World War II

Oh! How I Hate to Get Up in the Morning

A classic World War I song from famed composer Irving Berlin, this sheet music is part of the Bella C. Landauer Collection of Aeronautical Sheet Music held in the National Air and Space Museum Library.  The cover includes a photograph of comedian and singer Eddie Cantor, who performed the song in the Ziegfeld Follies.  An excellent example of Americana from the early 20th century.

Airlift Berlin

This unique report written in English and published in Germany features statistics, charts, and illustrations on the work of the Berlin Airlift and its impact on Berlin’s population and Occupied Germany. The Berlin Airlift was a military operation undertaken by the United States and western European nations in the late 1940s that brought food and other needed goods into West Berlin by air after the government of East Germany cut off its supply routes. There are just under twenty copies of this report in U.S. and German libraries combined.
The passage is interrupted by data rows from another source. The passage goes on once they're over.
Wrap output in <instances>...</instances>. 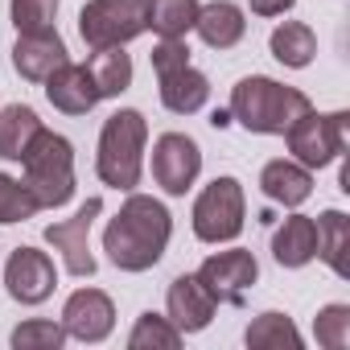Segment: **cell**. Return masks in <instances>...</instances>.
Listing matches in <instances>:
<instances>
[{
    "label": "cell",
    "instance_id": "obj_18",
    "mask_svg": "<svg viewBox=\"0 0 350 350\" xmlns=\"http://www.w3.org/2000/svg\"><path fill=\"white\" fill-rule=\"evenodd\" d=\"M194 29H198V38H202L211 50H231V46L243 42L247 21H243V9L231 5V0H211V5L198 9Z\"/></svg>",
    "mask_w": 350,
    "mask_h": 350
},
{
    "label": "cell",
    "instance_id": "obj_6",
    "mask_svg": "<svg viewBox=\"0 0 350 350\" xmlns=\"http://www.w3.org/2000/svg\"><path fill=\"white\" fill-rule=\"evenodd\" d=\"M243 215H247V198L239 178H215L198 198H194V235L202 243H231L243 231Z\"/></svg>",
    "mask_w": 350,
    "mask_h": 350
},
{
    "label": "cell",
    "instance_id": "obj_7",
    "mask_svg": "<svg viewBox=\"0 0 350 350\" xmlns=\"http://www.w3.org/2000/svg\"><path fill=\"white\" fill-rule=\"evenodd\" d=\"M346 128H350V116L346 111H329V116H317L313 107L284 132L288 140V152L293 161H301L305 169H325L329 161H338L346 152Z\"/></svg>",
    "mask_w": 350,
    "mask_h": 350
},
{
    "label": "cell",
    "instance_id": "obj_17",
    "mask_svg": "<svg viewBox=\"0 0 350 350\" xmlns=\"http://www.w3.org/2000/svg\"><path fill=\"white\" fill-rule=\"evenodd\" d=\"M157 87H161V103L173 116H194L211 99V83L194 66H178V70H169V75H157Z\"/></svg>",
    "mask_w": 350,
    "mask_h": 350
},
{
    "label": "cell",
    "instance_id": "obj_15",
    "mask_svg": "<svg viewBox=\"0 0 350 350\" xmlns=\"http://www.w3.org/2000/svg\"><path fill=\"white\" fill-rule=\"evenodd\" d=\"M46 99L66 111V116H87L95 103H99V91H95V79L87 66H75V62H62L50 79H46Z\"/></svg>",
    "mask_w": 350,
    "mask_h": 350
},
{
    "label": "cell",
    "instance_id": "obj_33",
    "mask_svg": "<svg viewBox=\"0 0 350 350\" xmlns=\"http://www.w3.org/2000/svg\"><path fill=\"white\" fill-rule=\"evenodd\" d=\"M211 124H215V128H227V124H231V111H215Z\"/></svg>",
    "mask_w": 350,
    "mask_h": 350
},
{
    "label": "cell",
    "instance_id": "obj_13",
    "mask_svg": "<svg viewBox=\"0 0 350 350\" xmlns=\"http://www.w3.org/2000/svg\"><path fill=\"white\" fill-rule=\"evenodd\" d=\"M215 309H219V301L206 293V284L198 276H178V280L169 284V293H165V317L178 325L182 334L206 329L211 317H215Z\"/></svg>",
    "mask_w": 350,
    "mask_h": 350
},
{
    "label": "cell",
    "instance_id": "obj_14",
    "mask_svg": "<svg viewBox=\"0 0 350 350\" xmlns=\"http://www.w3.org/2000/svg\"><path fill=\"white\" fill-rule=\"evenodd\" d=\"M66 58V42L54 33V29H42V33H17V46H13V66L21 79L29 83H46Z\"/></svg>",
    "mask_w": 350,
    "mask_h": 350
},
{
    "label": "cell",
    "instance_id": "obj_25",
    "mask_svg": "<svg viewBox=\"0 0 350 350\" xmlns=\"http://www.w3.org/2000/svg\"><path fill=\"white\" fill-rule=\"evenodd\" d=\"M243 342H247L252 350H280V346L297 350V346H301V329H297L293 317H284V313H260V317L247 325Z\"/></svg>",
    "mask_w": 350,
    "mask_h": 350
},
{
    "label": "cell",
    "instance_id": "obj_32",
    "mask_svg": "<svg viewBox=\"0 0 350 350\" xmlns=\"http://www.w3.org/2000/svg\"><path fill=\"white\" fill-rule=\"evenodd\" d=\"M247 5H252L256 17H284V13L297 5V0H247Z\"/></svg>",
    "mask_w": 350,
    "mask_h": 350
},
{
    "label": "cell",
    "instance_id": "obj_3",
    "mask_svg": "<svg viewBox=\"0 0 350 350\" xmlns=\"http://www.w3.org/2000/svg\"><path fill=\"white\" fill-rule=\"evenodd\" d=\"M144 144H148V124L136 107H120L103 120L99 132V152H95V173L111 190H136L144 173Z\"/></svg>",
    "mask_w": 350,
    "mask_h": 350
},
{
    "label": "cell",
    "instance_id": "obj_19",
    "mask_svg": "<svg viewBox=\"0 0 350 350\" xmlns=\"http://www.w3.org/2000/svg\"><path fill=\"white\" fill-rule=\"evenodd\" d=\"M272 256L280 268H305L317 256V227L309 215H293L280 223V231L272 235Z\"/></svg>",
    "mask_w": 350,
    "mask_h": 350
},
{
    "label": "cell",
    "instance_id": "obj_9",
    "mask_svg": "<svg viewBox=\"0 0 350 350\" xmlns=\"http://www.w3.org/2000/svg\"><path fill=\"white\" fill-rule=\"evenodd\" d=\"M194 276L206 284V293H211L219 305H243L247 288L260 280V264H256L252 252L231 247V252H215V256H206L202 268H198Z\"/></svg>",
    "mask_w": 350,
    "mask_h": 350
},
{
    "label": "cell",
    "instance_id": "obj_10",
    "mask_svg": "<svg viewBox=\"0 0 350 350\" xmlns=\"http://www.w3.org/2000/svg\"><path fill=\"white\" fill-rule=\"evenodd\" d=\"M103 215V198H87L75 219L50 223L46 227V243L54 252H62V264L70 276H95V256H91V223Z\"/></svg>",
    "mask_w": 350,
    "mask_h": 350
},
{
    "label": "cell",
    "instance_id": "obj_29",
    "mask_svg": "<svg viewBox=\"0 0 350 350\" xmlns=\"http://www.w3.org/2000/svg\"><path fill=\"white\" fill-rule=\"evenodd\" d=\"M313 338L325 350H346L350 346V305H325L313 317Z\"/></svg>",
    "mask_w": 350,
    "mask_h": 350
},
{
    "label": "cell",
    "instance_id": "obj_21",
    "mask_svg": "<svg viewBox=\"0 0 350 350\" xmlns=\"http://www.w3.org/2000/svg\"><path fill=\"white\" fill-rule=\"evenodd\" d=\"M91 79H95V91L99 99H120L128 87H132V58L124 54V46H107V50H91V62H87Z\"/></svg>",
    "mask_w": 350,
    "mask_h": 350
},
{
    "label": "cell",
    "instance_id": "obj_11",
    "mask_svg": "<svg viewBox=\"0 0 350 350\" xmlns=\"http://www.w3.org/2000/svg\"><path fill=\"white\" fill-rule=\"evenodd\" d=\"M54 284H58V272H54V260H50L46 252H38V247H17V252L9 256V264H5V288H9L13 301H21V305H42V301H50Z\"/></svg>",
    "mask_w": 350,
    "mask_h": 350
},
{
    "label": "cell",
    "instance_id": "obj_12",
    "mask_svg": "<svg viewBox=\"0 0 350 350\" xmlns=\"http://www.w3.org/2000/svg\"><path fill=\"white\" fill-rule=\"evenodd\" d=\"M62 325H66V338L95 346V342H103L116 329V305L99 288H79L62 305Z\"/></svg>",
    "mask_w": 350,
    "mask_h": 350
},
{
    "label": "cell",
    "instance_id": "obj_20",
    "mask_svg": "<svg viewBox=\"0 0 350 350\" xmlns=\"http://www.w3.org/2000/svg\"><path fill=\"white\" fill-rule=\"evenodd\" d=\"M46 124L38 120V111L29 103H13V107H0V157L5 161H21L29 152V144L38 140Z\"/></svg>",
    "mask_w": 350,
    "mask_h": 350
},
{
    "label": "cell",
    "instance_id": "obj_4",
    "mask_svg": "<svg viewBox=\"0 0 350 350\" xmlns=\"http://www.w3.org/2000/svg\"><path fill=\"white\" fill-rule=\"evenodd\" d=\"M21 165H25V190L42 211H58L75 198V144L66 136L42 128Z\"/></svg>",
    "mask_w": 350,
    "mask_h": 350
},
{
    "label": "cell",
    "instance_id": "obj_1",
    "mask_svg": "<svg viewBox=\"0 0 350 350\" xmlns=\"http://www.w3.org/2000/svg\"><path fill=\"white\" fill-rule=\"evenodd\" d=\"M169 239H173V215L157 198L132 194V190H128L124 206L116 211V219L103 227V252L120 272L157 268Z\"/></svg>",
    "mask_w": 350,
    "mask_h": 350
},
{
    "label": "cell",
    "instance_id": "obj_8",
    "mask_svg": "<svg viewBox=\"0 0 350 350\" xmlns=\"http://www.w3.org/2000/svg\"><path fill=\"white\" fill-rule=\"evenodd\" d=\"M202 173V148L194 144V136L186 132H165L152 144V182L169 194L182 198Z\"/></svg>",
    "mask_w": 350,
    "mask_h": 350
},
{
    "label": "cell",
    "instance_id": "obj_27",
    "mask_svg": "<svg viewBox=\"0 0 350 350\" xmlns=\"http://www.w3.org/2000/svg\"><path fill=\"white\" fill-rule=\"evenodd\" d=\"M9 342H13V350H62L66 346V325L33 317V321H21Z\"/></svg>",
    "mask_w": 350,
    "mask_h": 350
},
{
    "label": "cell",
    "instance_id": "obj_22",
    "mask_svg": "<svg viewBox=\"0 0 350 350\" xmlns=\"http://www.w3.org/2000/svg\"><path fill=\"white\" fill-rule=\"evenodd\" d=\"M272 58L280 62V66H288V70H305L309 62H313V54H317V33L309 29V25H301V21H284V25H276L272 29Z\"/></svg>",
    "mask_w": 350,
    "mask_h": 350
},
{
    "label": "cell",
    "instance_id": "obj_24",
    "mask_svg": "<svg viewBox=\"0 0 350 350\" xmlns=\"http://www.w3.org/2000/svg\"><path fill=\"white\" fill-rule=\"evenodd\" d=\"M317 256L334 276H346V243H350V223L342 211H325L317 223Z\"/></svg>",
    "mask_w": 350,
    "mask_h": 350
},
{
    "label": "cell",
    "instance_id": "obj_30",
    "mask_svg": "<svg viewBox=\"0 0 350 350\" xmlns=\"http://www.w3.org/2000/svg\"><path fill=\"white\" fill-rule=\"evenodd\" d=\"M58 5H62V0H13L9 17H13L17 33H42V29H54Z\"/></svg>",
    "mask_w": 350,
    "mask_h": 350
},
{
    "label": "cell",
    "instance_id": "obj_23",
    "mask_svg": "<svg viewBox=\"0 0 350 350\" xmlns=\"http://www.w3.org/2000/svg\"><path fill=\"white\" fill-rule=\"evenodd\" d=\"M198 0H148V29L157 38H186L198 21Z\"/></svg>",
    "mask_w": 350,
    "mask_h": 350
},
{
    "label": "cell",
    "instance_id": "obj_16",
    "mask_svg": "<svg viewBox=\"0 0 350 350\" xmlns=\"http://www.w3.org/2000/svg\"><path fill=\"white\" fill-rule=\"evenodd\" d=\"M260 190H264V198H272V202L293 211V206H301L313 194V169H305L301 161H288V157L268 161L260 169Z\"/></svg>",
    "mask_w": 350,
    "mask_h": 350
},
{
    "label": "cell",
    "instance_id": "obj_2",
    "mask_svg": "<svg viewBox=\"0 0 350 350\" xmlns=\"http://www.w3.org/2000/svg\"><path fill=\"white\" fill-rule=\"evenodd\" d=\"M309 107L313 103L305 91L284 87L264 75L239 79L231 87V120H239L247 132H260V136H284Z\"/></svg>",
    "mask_w": 350,
    "mask_h": 350
},
{
    "label": "cell",
    "instance_id": "obj_31",
    "mask_svg": "<svg viewBox=\"0 0 350 350\" xmlns=\"http://www.w3.org/2000/svg\"><path fill=\"white\" fill-rule=\"evenodd\" d=\"M178 66H190V46L186 38H161L152 46V70L157 75H169V70H178Z\"/></svg>",
    "mask_w": 350,
    "mask_h": 350
},
{
    "label": "cell",
    "instance_id": "obj_5",
    "mask_svg": "<svg viewBox=\"0 0 350 350\" xmlns=\"http://www.w3.org/2000/svg\"><path fill=\"white\" fill-rule=\"evenodd\" d=\"M148 29V0H87L79 13V38L87 50L128 46Z\"/></svg>",
    "mask_w": 350,
    "mask_h": 350
},
{
    "label": "cell",
    "instance_id": "obj_26",
    "mask_svg": "<svg viewBox=\"0 0 350 350\" xmlns=\"http://www.w3.org/2000/svg\"><path fill=\"white\" fill-rule=\"evenodd\" d=\"M182 329L173 325L169 317H161V313H140L136 317V325H132V334H128V350H178L182 346Z\"/></svg>",
    "mask_w": 350,
    "mask_h": 350
},
{
    "label": "cell",
    "instance_id": "obj_28",
    "mask_svg": "<svg viewBox=\"0 0 350 350\" xmlns=\"http://www.w3.org/2000/svg\"><path fill=\"white\" fill-rule=\"evenodd\" d=\"M42 206L33 202V194L25 190V182H17V178H9V173H0V223L5 227H13V223H25V219H33Z\"/></svg>",
    "mask_w": 350,
    "mask_h": 350
}]
</instances>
Land Where Time Stands Still

In 1941, Max Miller financed an expedition the length of the Baja Peninsula with two natural history scientists from the San Diego Natural History Museum, Frank Gander and Laurence Huey. Miller mentions briefly and ominously of the Japanese submarine presence in Magdalena Bay on the Baja Peninsula in the months prior to Pearl Harbor. 

Arizona

An attractive, slipcased catalog for a collaborative exhibition of sculptor Isamu Noguchi, painter Genichiro Inokuma, and designer Issey Miyake at the Marugame Genichiro-Inokuma Museum of Contemporary Art (MIMOCA), Japan, highlighting the mutual influence of the three friends and their hybrid Japanese and American cultures.